# Provided records start

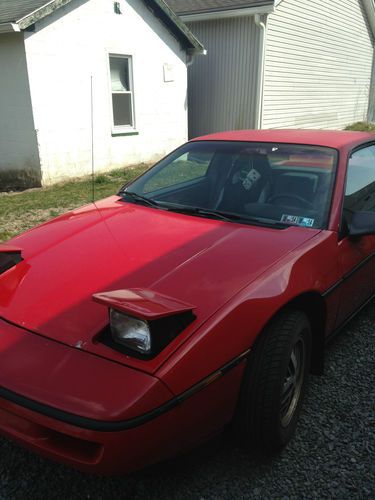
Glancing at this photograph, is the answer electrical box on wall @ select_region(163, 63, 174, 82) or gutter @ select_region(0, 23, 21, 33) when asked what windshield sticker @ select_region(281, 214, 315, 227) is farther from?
electrical box on wall @ select_region(163, 63, 174, 82)

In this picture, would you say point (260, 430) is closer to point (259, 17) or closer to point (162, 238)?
point (162, 238)

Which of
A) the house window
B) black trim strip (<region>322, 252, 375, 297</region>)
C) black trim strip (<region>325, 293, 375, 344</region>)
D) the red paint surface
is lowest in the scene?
black trim strip (<region>325, 293, 375, 344</region>)

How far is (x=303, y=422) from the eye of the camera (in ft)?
7.91

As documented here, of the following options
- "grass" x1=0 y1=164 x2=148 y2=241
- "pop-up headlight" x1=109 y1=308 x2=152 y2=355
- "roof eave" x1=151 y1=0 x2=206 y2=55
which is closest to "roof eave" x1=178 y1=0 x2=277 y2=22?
"roof eave" x1=151 y1=0 x2=206 y2=55

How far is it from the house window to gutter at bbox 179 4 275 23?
11.1ft

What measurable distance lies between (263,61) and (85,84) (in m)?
5.14

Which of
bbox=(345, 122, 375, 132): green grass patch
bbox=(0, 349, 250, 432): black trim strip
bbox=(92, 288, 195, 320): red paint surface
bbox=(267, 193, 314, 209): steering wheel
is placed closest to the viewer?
bbox=(0, 349, 250, 432): black trim strip

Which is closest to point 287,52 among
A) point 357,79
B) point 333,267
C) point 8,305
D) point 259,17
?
point 259,17

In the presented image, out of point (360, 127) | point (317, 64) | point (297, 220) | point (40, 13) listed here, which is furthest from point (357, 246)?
point (360, 127)

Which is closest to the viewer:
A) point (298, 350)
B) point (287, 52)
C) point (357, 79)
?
point (298, 350)

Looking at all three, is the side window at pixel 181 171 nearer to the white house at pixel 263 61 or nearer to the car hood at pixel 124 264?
the car hood at pixel 124 264

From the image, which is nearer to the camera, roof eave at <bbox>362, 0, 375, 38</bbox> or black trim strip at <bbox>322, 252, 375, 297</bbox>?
black trim strip at <bbox>322, 252, 375, 297</bbox>

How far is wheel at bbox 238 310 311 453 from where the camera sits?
194 centimetres

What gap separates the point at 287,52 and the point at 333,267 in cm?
1183
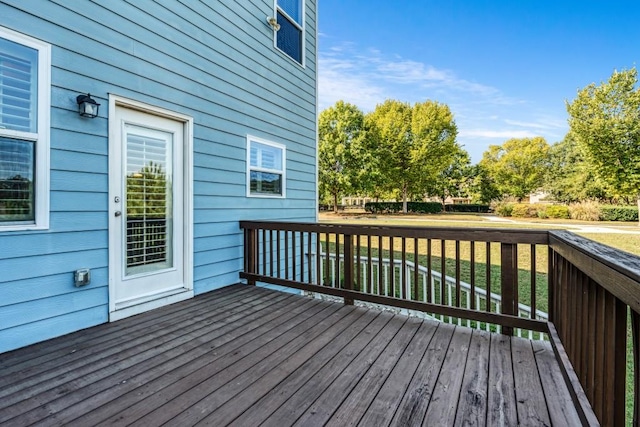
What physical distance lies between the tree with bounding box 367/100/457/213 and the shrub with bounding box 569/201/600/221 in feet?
28.6

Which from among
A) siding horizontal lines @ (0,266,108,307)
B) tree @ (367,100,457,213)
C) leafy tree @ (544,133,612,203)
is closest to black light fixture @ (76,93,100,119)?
siding horizontal lines @ (0,266,108,307)

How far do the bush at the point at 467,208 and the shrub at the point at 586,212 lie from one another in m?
8.96

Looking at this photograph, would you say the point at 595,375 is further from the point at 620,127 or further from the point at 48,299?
the point at 620,127

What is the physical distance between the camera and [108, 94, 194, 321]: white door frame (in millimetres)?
2619

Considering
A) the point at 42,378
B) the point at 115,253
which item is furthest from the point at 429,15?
the point at 42,378

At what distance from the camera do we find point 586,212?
17078 millimetres

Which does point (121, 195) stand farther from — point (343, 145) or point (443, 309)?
point (343, 145)

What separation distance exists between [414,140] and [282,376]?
2361 centimetres

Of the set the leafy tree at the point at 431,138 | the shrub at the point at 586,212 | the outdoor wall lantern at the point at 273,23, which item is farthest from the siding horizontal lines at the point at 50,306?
the leafy tree at the point at 431,138

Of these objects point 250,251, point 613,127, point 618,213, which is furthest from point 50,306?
point 618,213

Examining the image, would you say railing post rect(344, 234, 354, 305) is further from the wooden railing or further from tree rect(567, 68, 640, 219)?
tree rect(567, 68, 640, 219)

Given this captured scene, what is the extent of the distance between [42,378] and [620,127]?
1944 cm

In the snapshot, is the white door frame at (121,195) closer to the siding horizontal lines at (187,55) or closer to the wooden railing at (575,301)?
the siding horizontal lines at (187,55)

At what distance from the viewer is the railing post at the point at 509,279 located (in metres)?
2.37
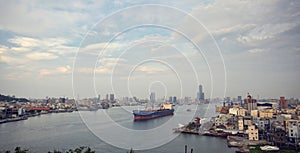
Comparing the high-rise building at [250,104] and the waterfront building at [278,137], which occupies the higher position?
the high-rise building at [250,104]

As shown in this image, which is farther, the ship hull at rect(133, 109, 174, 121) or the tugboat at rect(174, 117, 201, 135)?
the ship hull at rect(133, 109, 174, 121)

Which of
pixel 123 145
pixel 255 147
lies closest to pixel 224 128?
pixel 255 147

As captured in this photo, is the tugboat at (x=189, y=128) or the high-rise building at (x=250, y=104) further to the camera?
the high-rise building at (x=250, y=104)

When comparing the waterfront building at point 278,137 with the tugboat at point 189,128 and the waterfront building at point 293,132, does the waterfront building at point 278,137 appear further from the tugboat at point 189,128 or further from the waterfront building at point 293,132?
the tugboat at point 189,128

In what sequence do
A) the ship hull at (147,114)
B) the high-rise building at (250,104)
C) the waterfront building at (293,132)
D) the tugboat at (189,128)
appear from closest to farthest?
1. the waterfront building at (293,132)
2. the tugboat at (189,128)
3. the ship hull at (147,114)
4. the high-rise building at (250,104)

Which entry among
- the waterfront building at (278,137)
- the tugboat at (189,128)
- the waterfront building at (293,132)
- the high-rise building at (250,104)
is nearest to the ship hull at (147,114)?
the tugboat at (189,128)

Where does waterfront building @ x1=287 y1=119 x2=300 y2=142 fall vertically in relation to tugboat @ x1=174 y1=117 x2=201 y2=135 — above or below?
above

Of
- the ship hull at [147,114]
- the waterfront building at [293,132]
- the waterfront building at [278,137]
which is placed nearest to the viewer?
the waterfront building at [278,137]

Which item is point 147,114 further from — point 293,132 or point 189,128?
point 293,132

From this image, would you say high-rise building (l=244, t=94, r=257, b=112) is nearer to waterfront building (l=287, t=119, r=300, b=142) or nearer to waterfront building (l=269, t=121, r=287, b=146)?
waterfront building (l=269, t=121, r=287, b=146)

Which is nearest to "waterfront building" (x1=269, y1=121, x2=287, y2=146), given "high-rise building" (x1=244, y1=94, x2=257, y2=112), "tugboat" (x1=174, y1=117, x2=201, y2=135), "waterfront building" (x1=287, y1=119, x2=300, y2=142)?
"waterfront building" (x1=287, y1=119, x2=300, y2=142)

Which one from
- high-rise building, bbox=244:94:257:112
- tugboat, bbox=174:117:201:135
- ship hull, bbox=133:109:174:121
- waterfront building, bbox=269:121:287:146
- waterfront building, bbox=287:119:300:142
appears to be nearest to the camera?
waterfront building, bbox=269:121:287:146
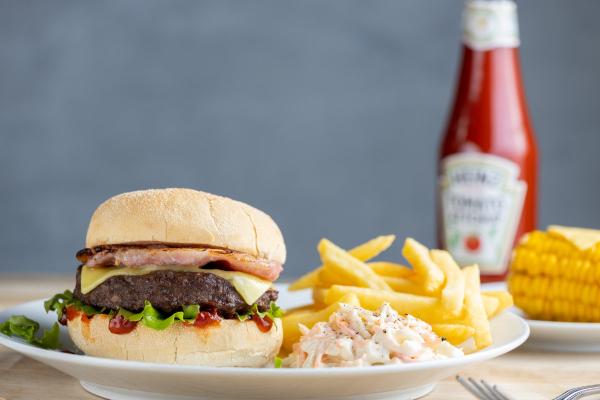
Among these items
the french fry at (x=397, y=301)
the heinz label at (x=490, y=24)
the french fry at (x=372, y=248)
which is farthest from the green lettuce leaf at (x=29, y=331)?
the heinz label at (x=490, y=24)

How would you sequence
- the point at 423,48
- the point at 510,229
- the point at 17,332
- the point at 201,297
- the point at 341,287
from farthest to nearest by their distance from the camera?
the point at 423,48, the point at 510,229, the point at 341,287, the point at 17,332, the point at 201,297

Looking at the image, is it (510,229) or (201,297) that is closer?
(201,297)

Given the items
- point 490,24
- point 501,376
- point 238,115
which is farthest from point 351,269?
point 238,115

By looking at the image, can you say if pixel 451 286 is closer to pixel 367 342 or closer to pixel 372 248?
pixel 372 248

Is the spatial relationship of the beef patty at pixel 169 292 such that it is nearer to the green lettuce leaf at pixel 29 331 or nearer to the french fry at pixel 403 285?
the green lettuce leaf at pixel 29 331

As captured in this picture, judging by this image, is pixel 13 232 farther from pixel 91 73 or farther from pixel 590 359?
pixel 590 359

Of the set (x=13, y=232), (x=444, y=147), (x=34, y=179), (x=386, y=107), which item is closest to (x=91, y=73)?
(x=34, y=179)

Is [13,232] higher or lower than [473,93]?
lower
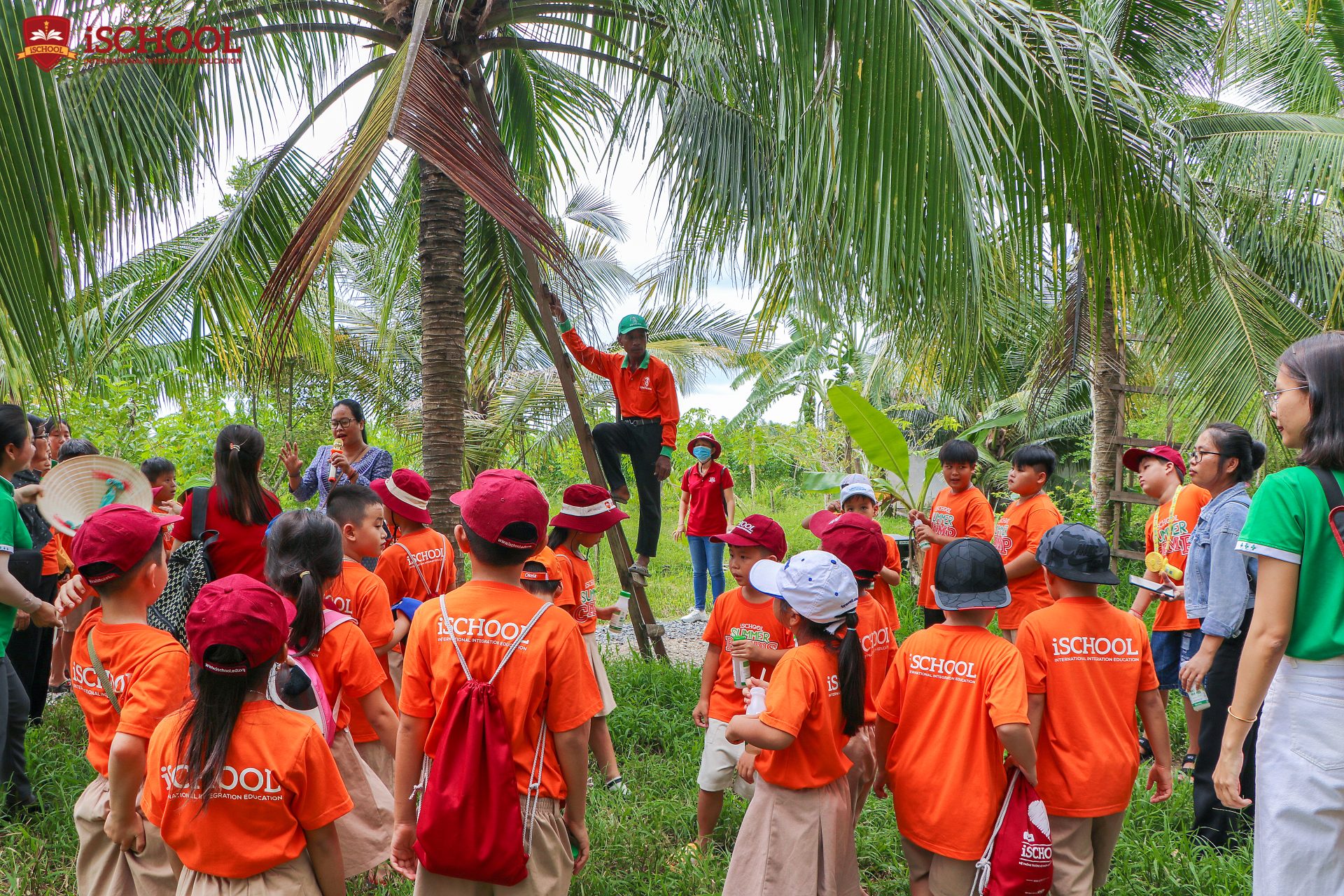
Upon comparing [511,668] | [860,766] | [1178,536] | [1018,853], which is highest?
[511,668]

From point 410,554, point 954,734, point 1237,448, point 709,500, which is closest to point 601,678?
point 410,554

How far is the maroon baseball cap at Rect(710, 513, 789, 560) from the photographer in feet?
12.6

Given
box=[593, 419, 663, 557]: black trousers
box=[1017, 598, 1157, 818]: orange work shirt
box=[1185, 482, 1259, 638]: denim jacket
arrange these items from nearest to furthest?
box=[1017, 598, 1157, 818]: orange work shirt < box=[1185, 482, 1259, 638]: denim jacket < box=[593, 419, 663, 557]: black trousers

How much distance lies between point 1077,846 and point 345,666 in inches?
97.5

# Provided records end

Instructions to follow — Copy the material word for word, starting at the line that contains "Is the spatial" and continuing through the end of the material. Omit the pictures from your copy.

Task solution —
Is the spatial relationship of the beef patty at pixel 169 292 such that it is nearer to the green lettuce leaf at pixel 29 331 or nearer to the french fry at pixel 403 285?
the green lettuce leaf at pixel 29 331

As captured in this picture, judging by this image, is pixel 13 232 farther from pixel 91 73 or farther from pixel 590 359?
pixel 590 359

Of the set (x=13, y=232), (x=444, y=147), (x=34, y=179), (x=386, y=107), which item is closest to (x=91, y=73)?
(x=34, y=179)

Is [13,232] higher or lower than [473,93]?
lower
Upon comparing [511,668] | [860,766] | [1178,536] | [1018,853], which is highest?
[511,668]

From point 410,554, point 954,734, point 1237,448, point 709,500, which is closest to point 601,678?
point 410,554

How far is the maroon baseball cap at Rect(710, 513, 789, 560) from the photographer in feet?
12.6

Given
box=[593, 419, 663, 557]: black trousers
box=[1017, 598, 1157, 818]: orange work shirt
box=[1185, 482, 1259, 638]: denim jacket
arrange these items from nearest to furthest?
box=[1017, 598, 1157, 818]: orange work shirt < box=[1185, 482, 1259, 638]: denim jacket < box=[593, 419, 663, 557]: black trousers

How much distance lies between point 1077,846 and point 345,666 in inches?
97.5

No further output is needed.